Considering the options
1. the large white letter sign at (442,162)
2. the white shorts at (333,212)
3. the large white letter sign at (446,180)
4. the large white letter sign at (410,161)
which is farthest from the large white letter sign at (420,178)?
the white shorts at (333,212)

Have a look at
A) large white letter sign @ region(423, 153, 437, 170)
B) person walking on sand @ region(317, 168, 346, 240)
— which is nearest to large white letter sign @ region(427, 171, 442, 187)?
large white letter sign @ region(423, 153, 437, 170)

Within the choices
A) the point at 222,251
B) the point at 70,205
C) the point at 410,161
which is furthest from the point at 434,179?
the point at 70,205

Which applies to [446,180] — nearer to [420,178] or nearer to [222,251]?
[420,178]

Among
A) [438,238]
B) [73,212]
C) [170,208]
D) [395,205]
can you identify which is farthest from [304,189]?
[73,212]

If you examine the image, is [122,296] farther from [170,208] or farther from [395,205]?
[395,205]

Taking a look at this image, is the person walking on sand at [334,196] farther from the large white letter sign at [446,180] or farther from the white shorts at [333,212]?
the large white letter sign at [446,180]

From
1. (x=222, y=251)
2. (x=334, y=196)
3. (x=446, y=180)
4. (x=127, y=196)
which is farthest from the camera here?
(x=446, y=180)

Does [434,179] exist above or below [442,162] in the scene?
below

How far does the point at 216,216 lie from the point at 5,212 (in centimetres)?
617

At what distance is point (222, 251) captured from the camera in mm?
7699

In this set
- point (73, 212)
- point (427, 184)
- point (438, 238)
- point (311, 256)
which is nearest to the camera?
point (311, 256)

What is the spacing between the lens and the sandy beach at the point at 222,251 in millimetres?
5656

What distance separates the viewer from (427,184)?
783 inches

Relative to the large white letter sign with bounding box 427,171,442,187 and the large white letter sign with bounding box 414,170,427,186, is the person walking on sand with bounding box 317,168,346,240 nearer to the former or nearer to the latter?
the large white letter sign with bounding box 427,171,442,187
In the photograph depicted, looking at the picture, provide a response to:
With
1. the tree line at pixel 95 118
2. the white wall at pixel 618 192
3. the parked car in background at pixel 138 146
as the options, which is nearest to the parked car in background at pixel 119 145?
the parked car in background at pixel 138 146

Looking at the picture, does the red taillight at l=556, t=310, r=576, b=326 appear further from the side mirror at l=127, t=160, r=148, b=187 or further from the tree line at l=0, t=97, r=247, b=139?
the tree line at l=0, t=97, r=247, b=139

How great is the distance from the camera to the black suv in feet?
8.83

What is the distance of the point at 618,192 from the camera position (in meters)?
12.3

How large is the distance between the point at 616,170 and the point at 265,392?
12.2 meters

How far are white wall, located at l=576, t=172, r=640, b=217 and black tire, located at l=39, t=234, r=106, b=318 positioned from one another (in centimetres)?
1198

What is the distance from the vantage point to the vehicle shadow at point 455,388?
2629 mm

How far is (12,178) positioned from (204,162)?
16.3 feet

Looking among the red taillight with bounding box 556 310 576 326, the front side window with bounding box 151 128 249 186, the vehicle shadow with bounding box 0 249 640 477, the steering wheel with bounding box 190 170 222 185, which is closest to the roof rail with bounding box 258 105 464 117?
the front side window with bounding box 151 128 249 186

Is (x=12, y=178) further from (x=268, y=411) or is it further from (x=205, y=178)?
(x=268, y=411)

▬▬▬▬▬▬▬▬▬▬

Your objective » Could you return, word for word, every line of the listing from the one containing "How large is" through the final line of the listing, including both of those lines?

Output of the task »
How large is the distance between the point at 616,170 and the point at 265,392?
12.2 meters

How far are white wall, located at l=576, t=172, r=640, b=217 and black tire, located at l=39, t=234, r=106, b=318 positioned from one another (in centimetres)?
1198

What is the distance from the vantage point to the vehicle shadow at point 455,388?
2629 mm

How far is (12,178) positioned from (204,162)?
16.3 feet

Looking among the red taillight with bounding box 556 310 576 326, the front side window with bounding box 151 128 249 186, the vehicle shadow with bounding box 0 249 640 477, the steering wheel with bounding box 190 170 222 185, which is closest to the roof rail with bounding box 258 105 464 117?
the front side window with bounding box 151 128 249 186

Is (x=12, y=178) further from (x=268, y=411) or is it further from (x=205, y=178)?
(x=268, y=411)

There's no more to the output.